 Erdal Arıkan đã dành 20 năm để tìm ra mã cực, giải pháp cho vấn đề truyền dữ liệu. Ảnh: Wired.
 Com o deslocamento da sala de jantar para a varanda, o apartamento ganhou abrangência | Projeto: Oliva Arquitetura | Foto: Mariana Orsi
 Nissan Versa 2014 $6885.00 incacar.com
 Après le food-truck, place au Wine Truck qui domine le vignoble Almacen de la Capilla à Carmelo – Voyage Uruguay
--*--
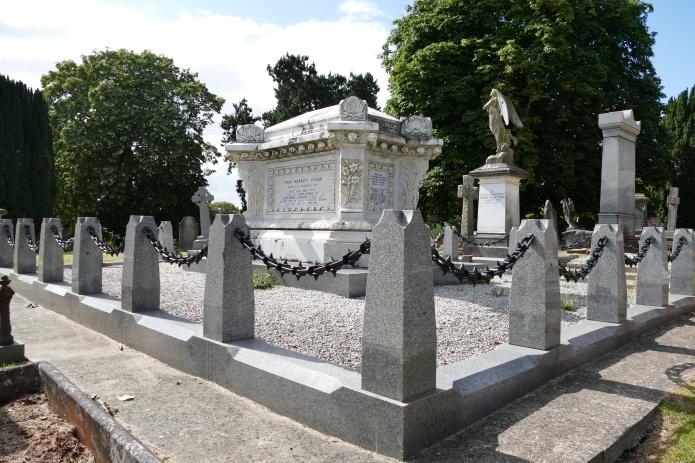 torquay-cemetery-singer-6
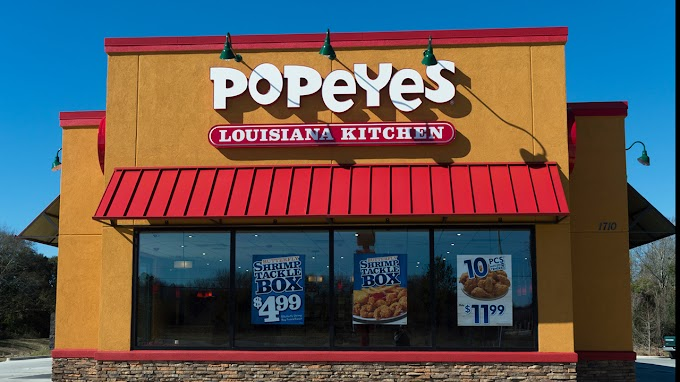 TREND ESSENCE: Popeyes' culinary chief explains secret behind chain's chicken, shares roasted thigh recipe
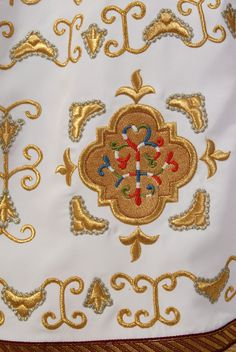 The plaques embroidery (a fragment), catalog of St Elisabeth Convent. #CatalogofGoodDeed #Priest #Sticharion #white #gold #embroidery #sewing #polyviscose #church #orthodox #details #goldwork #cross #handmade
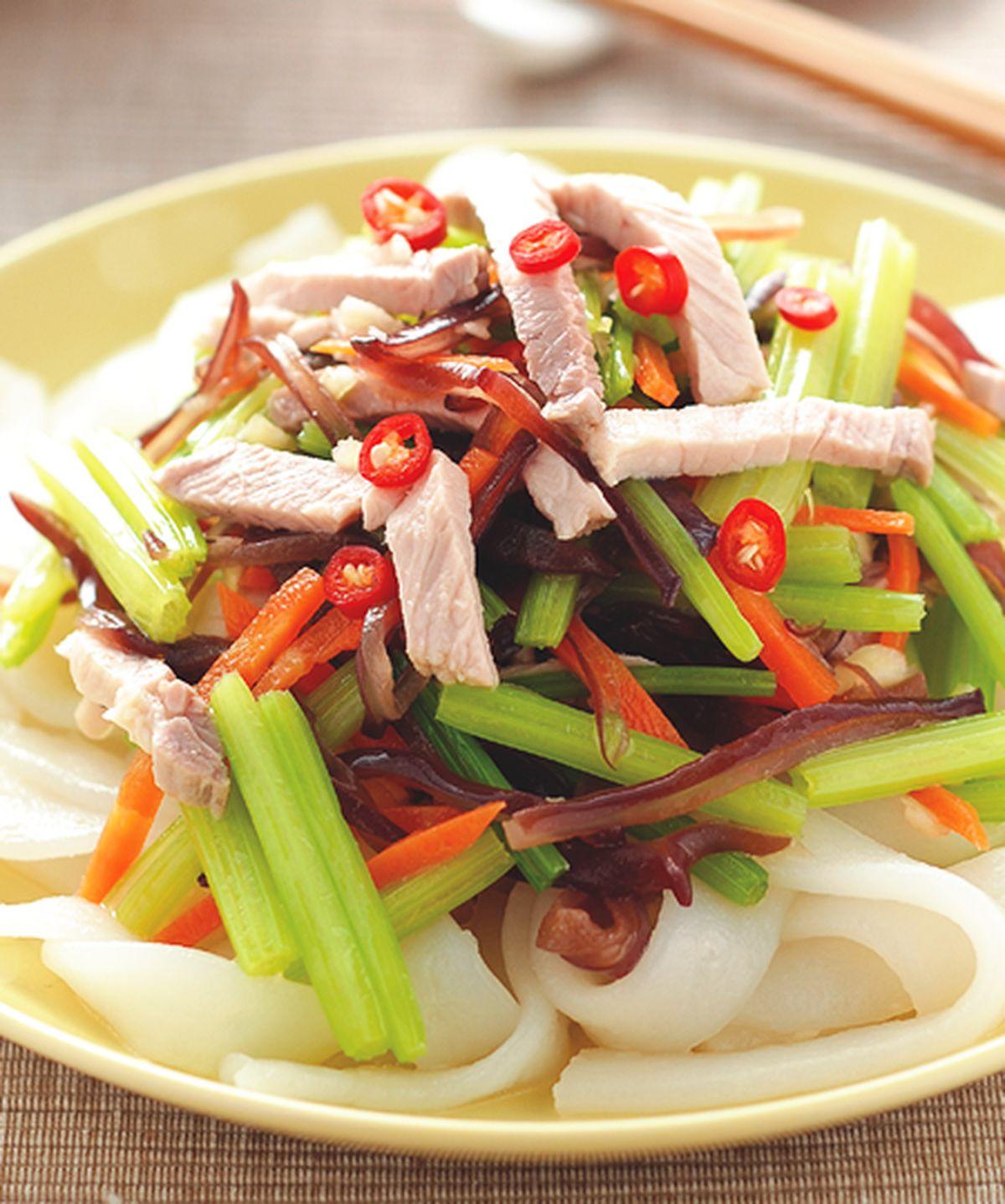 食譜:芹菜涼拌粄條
--*--
Copy out precisely the lines from the line with "Erdal Arıkan đã" to the line with "Après le food-truck, place" in the material above, including those two lines and omitting all the rest.

* _WRITTEN SOLUTION_
 Erdal Arıkan đã dành 20 năm để tìm ra mã cực, giải pháp cho vấn đề truyền dữ liệu. Ảnh: Wired.
 Com o deslocamento da sala de jantar para a varanda, o apartamento ganhou abrangência | Projeto: Oliva Arquitetura | Foto: Mariana Orsi
 Nissan Versa 2014 $6885.00 incacar.com
 Après le food-truck, place au Wine Truck qui domine le vignoble Almacen de la Capilla à Carmelo – Voyage Uruguay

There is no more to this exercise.